Recently I picked up some energy saver bulbs from Wickes. They are "advertised" as being 18 Watt (100W equivalent, but that's not relevant to this). However, on the top of the box, wher eit says 1100 lumen, it also says 130mA. Now, my current mains voltage is about 235V, so at that voltage, 130mA is just over 30 Watts, not the 18 W claimed.
Now this is my simplfied thinking - I haven't (and don't intend to) looked into the power factor of these puppies, but does anyone have any insights into the discrepancy between the figures offered?
I dimly remember from my C&G classes that the consumed power of a flourescent isn't V*I as it has in inductor in it using AC. It's something like P=V*I*COS(factor) where COS(factor)1 for non-resistive loads.
Yes, but the meter will record the current so the energy charged for will not take into account the reduction due to the phase angle. A very interesting point you've raised here.
As I understand it all domestic electricity meters measure the true power used. They record the product of instantaneous voltage and current so the phase angle is effectively accounted for. See
if the current waveform lags/leads the voltage then its not a true power reading, if the peak current happens at different time as the peak voltage the the overall power reading will be lower
'True power' is a vague and misleading term. There's KWH, KVArH, and KVAH. Now you could argue that KWH is 'True Power' coz it's the inphase component, but there again, you could argue that KVAH is true power, coz you're then taking KVArH into account......
OK for us innocents, what's the difference between VA and VAr?
BTW a little digging trying to find the answer suggests that watts means fuel at the power station, and VA means equipment to get it to you. But watts is power in my book...
It's been a while for me (20 years or so :-}), but...
Imagine two sine waves that should sit directly over one another - one for volts, one for amps.
Certain types of load can pull them a bit askew from each other, which reduces the overall effectiveness of the power "delivered" as against the power "sent" (phase angle).

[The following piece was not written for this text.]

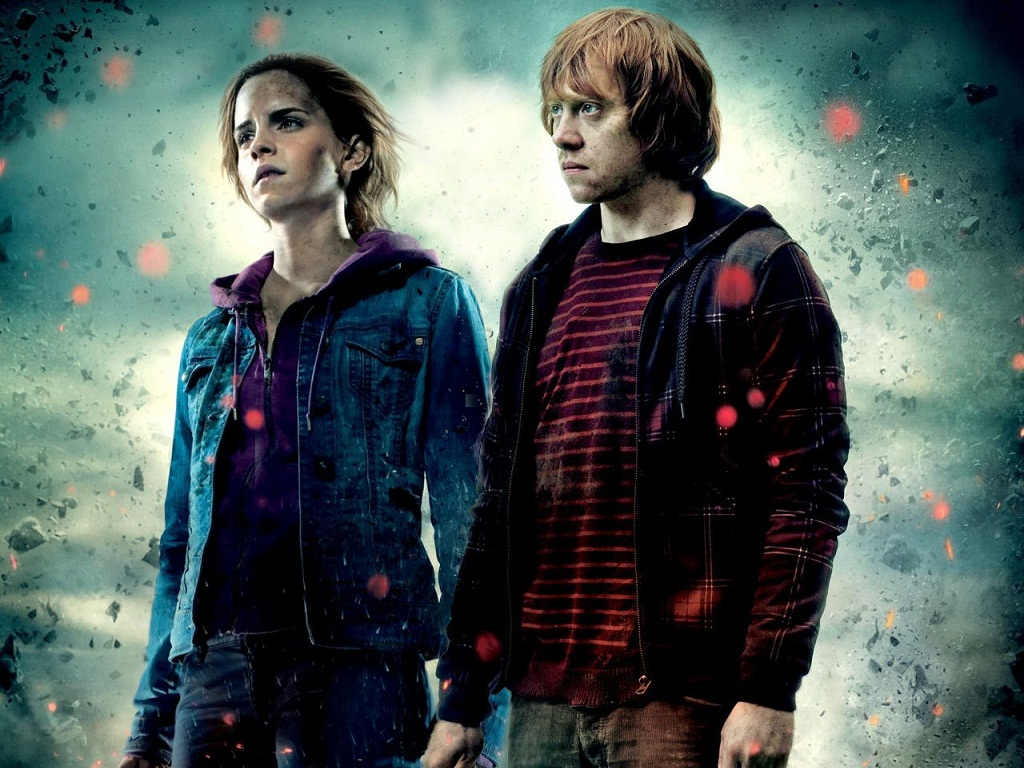 Hermione and Ron holding hands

A crap analogy might be a sports car that's meant to use Super Unleaded, but you only put Regular Unleaded in - you can have the same amount in a full tank of either, but one will have a bit more "go" in it.
In a purely resistive system the voltage is in phase with the current, so the calculation of wattage is simple -- volts x amps.
If the circuit is reactive (inductive or capacitive), the current lags or leads the voltage, so it's a bit more complicated multiplying the two sinusoidal values.
Your electricity meter 'multiplies' the voltage and current - if they're out of phase the measured power will be less than the effective power that you're using.
Try it on a bit of graph paper, drawing two sine waves (call them V & A) in phase and drawing the product, then put them out of phase and again multiplying the two... In an extreme (theoretical) case the voltage could be at a maximum whilst the current is zero. The power at that point is obviously zero.
If you imaging a resistive load as being like riding a bike along a constant plane. It takes a certain amount of push to make the pedals go round, and propel the mike at a given speed.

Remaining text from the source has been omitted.